В Дуц-Хоте никогда не было казенных домов, и поэтому Солсаева поселили в доме одинокой старухи Зорги. Вскоре он привез в аул и свою старенькую мать и кое-какую домашнюю утварь. Требовал от всех, чтобы его называли не просто Бадруди, как это принято у чеченцев, а накъост[7] Бадруди. К удивлению многих сельчан несколько человек с охотой откликнулись на призывы Советов: многие пошли работать в милицию, объясняя это тем, что можно носить открыто оружие, другие тайно утром-вечером посещали председателя ревкома и носили ему — кто курицу, кто — индейку, а кто и барана. Кто-то набивался в сваты к молодому начальству. Единственно, что печалило Солсаева, так это то, что никто не хотел вступать в батрацко-бедняцкий комитет. Здесь никакие уговоры и митинги не помогали. А с председателя требовали дать список комитета, вовлекать в него все бедные хозяйства, объединить их.

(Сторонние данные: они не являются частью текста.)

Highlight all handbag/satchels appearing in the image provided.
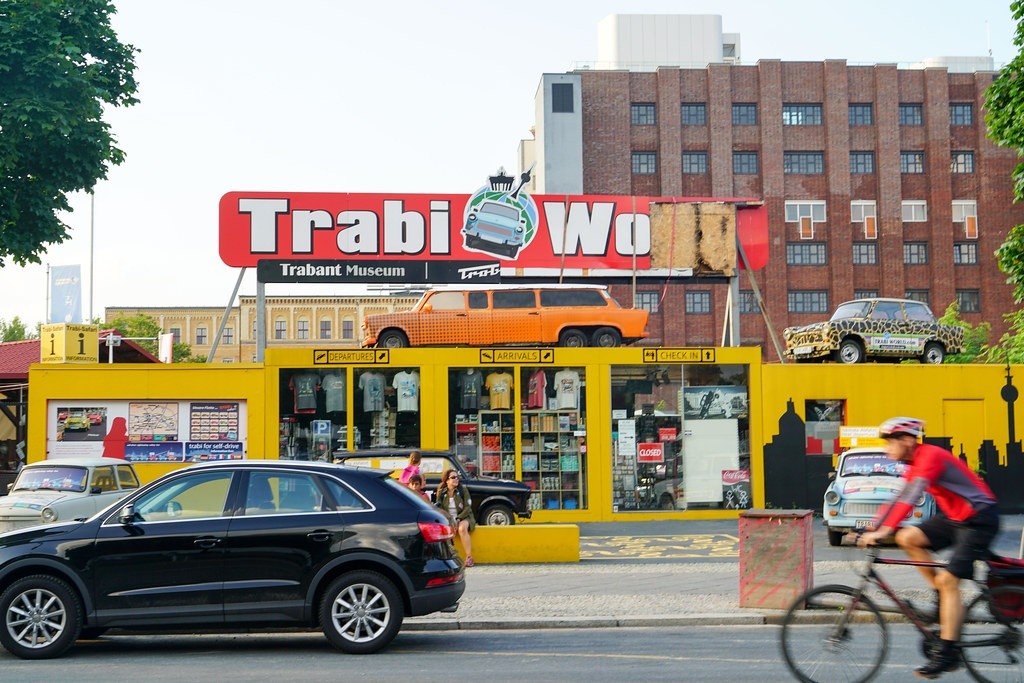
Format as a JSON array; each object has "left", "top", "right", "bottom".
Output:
[{"left": 986, "top": 557, "right": 1024, "bottom": 632}]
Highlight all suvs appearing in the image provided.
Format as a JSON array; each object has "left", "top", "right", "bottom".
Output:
[{"left": 0, "top": 457, "right": 467, "bottom": 663}]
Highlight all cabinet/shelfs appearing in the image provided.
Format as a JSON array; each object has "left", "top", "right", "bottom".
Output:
[
  {"left": 337, "top": 426, "right": 360, "bottom": 451},
  {"left": 478, "top": 410, "right": 583, "bottom": 509},
  {"left": 455, "top": 420, "right": 478, "bottom": 474}
]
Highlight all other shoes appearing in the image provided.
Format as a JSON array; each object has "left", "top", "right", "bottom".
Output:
[
  {"left": 925, "top": 589, "right": 940, "bottom": 625},
  {"left": 466, "top": 558, "right": 474, "bottom": 566},
  {"left": 913, "top": 642, "right": 960, "bottom": 678}
]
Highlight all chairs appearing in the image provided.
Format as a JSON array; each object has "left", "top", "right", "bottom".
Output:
[{"left": 246, "top": 476, "right": 276, "bottom": 515}]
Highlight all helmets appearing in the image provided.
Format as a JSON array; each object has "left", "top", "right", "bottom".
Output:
[{"left": 879, "top": 416, "right": 927, "bottom": 438}]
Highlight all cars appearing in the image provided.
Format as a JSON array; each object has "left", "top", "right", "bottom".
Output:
[
  {"left": 87, "top": 411, "right": 102, "bottom": 426},
  {"left": 63, "top": 412, "right": 90, "bottom": 431},
  {"left": 0, "top": 456, "right": 143, "bottom": 539},
  {"left": 361, "top": 282, "right": 652, "bottom": 347},
  {"left": 655, "top": 451, "right": 752, "bottom": 510},
  {"left": 822, "top": 446, "right": 936, "bottom": 546},
  {"left": 781, "top": 295, "right": 966, "bottom": 364},
  {"left": 329, "top": 449, "right": 534, "bottom": 526}
]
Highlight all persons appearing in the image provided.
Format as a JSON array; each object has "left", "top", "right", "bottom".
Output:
[
  {"left": 846, "top": 416, "right": 998, "bottom": 677},
  {"left": 437, "top": 470, "right": 475, "bottom": 567},
  {"left": 402, "top": 451, "right": 426, "bottom": 486},
  {"left": 289, "top": 368, "right": 420, "bottom": 413},
  {"left": 458, "top": 368, "right": 581, "bottom": 410},
  {"left": 408, "top": 475, "right": 429, "bottom": 501}
]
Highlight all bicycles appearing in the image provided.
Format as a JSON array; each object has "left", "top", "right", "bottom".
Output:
[{"left": 776, "top": 526, "right": 1024, "bottom": 683}]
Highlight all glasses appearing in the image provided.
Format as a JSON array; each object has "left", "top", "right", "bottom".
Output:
[{"left": 448, "top": 476, "right": 459, "bottom": 479}]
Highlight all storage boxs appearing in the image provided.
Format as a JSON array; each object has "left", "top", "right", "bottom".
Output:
[
  {"left": 522, "top": 455, "right": 537, "bottom": 470},
  {"left": 521, "top": 416, "right": 579, "bottom": 471},
  {"left": 545, "top": 498, "right": 559, "bottom": 509},
  {"left": 564, "top": 497, "right": 576, "bottom": 509}
]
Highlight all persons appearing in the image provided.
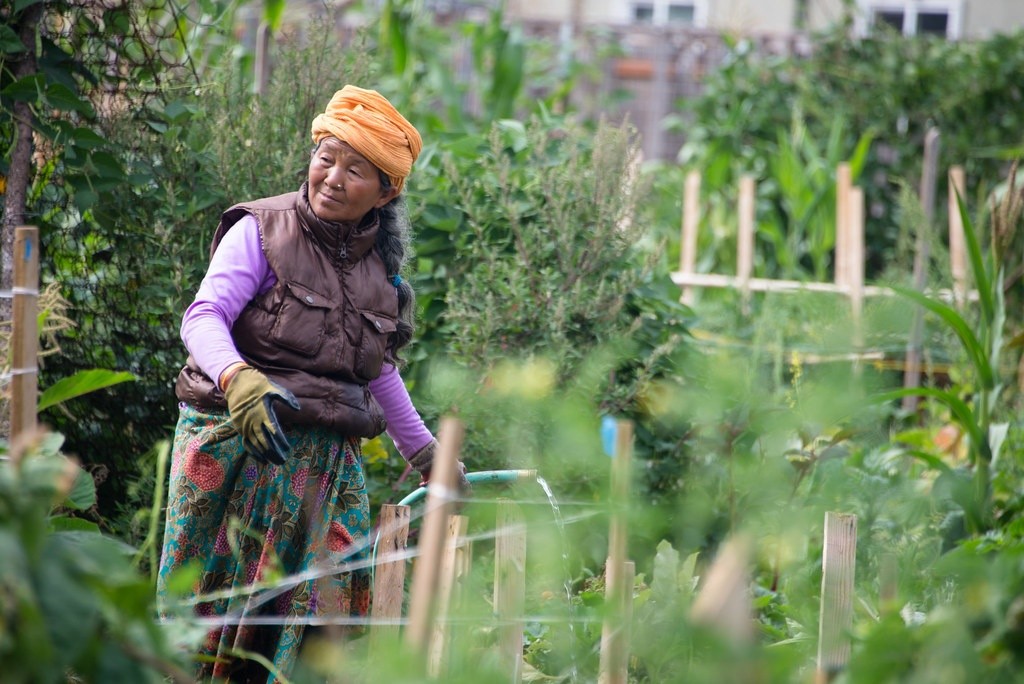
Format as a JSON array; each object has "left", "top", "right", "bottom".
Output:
[{"left": 145, "top": 83, "right": 473, "bottom": 684}]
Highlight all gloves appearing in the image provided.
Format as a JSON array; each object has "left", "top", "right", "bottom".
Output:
[
  {"left": 224, "top": 366, "right": 300, "bottom": 465},
  {"left": 408, "top": 437, "right": 474, "bottom": 515}
]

После освобождения из тюрьмы Баки-Хаджи вернулся домой потрепанный, больной, тихий. В тот же вечер в его доме собрались все родственники и соседи, односельчане и люди из соседних аулов. Сидя в углу на ковре, по-татарски сложив ноги, мулла долго с неподдельным вниманием оглядывал всех, его большие, впалые черные глаза, обрамленные синюшными кругами, с удивлением скользили по знакомым лицам. Наконец он тихим хриплым голосом сказал:
— Самое страшное на земле — когда объединяются вместе люди, которым нечего терять, даже совесть и честь.
На следующее утро к Баки-Хаджи явился милиционер — сосед Арачаевых — Бекжан Тимишев. Он, как полагается, спросил у старика о его здоровье, житье-бытье, посочувствовал перенесенному семьей соседа горю и затем, опустив голову, глядя на свои новые казенные сапоги, глотая в волнении окончания слов, сказал, что Солсаев требует, чтобы Баки-Хаджи явился в ревком.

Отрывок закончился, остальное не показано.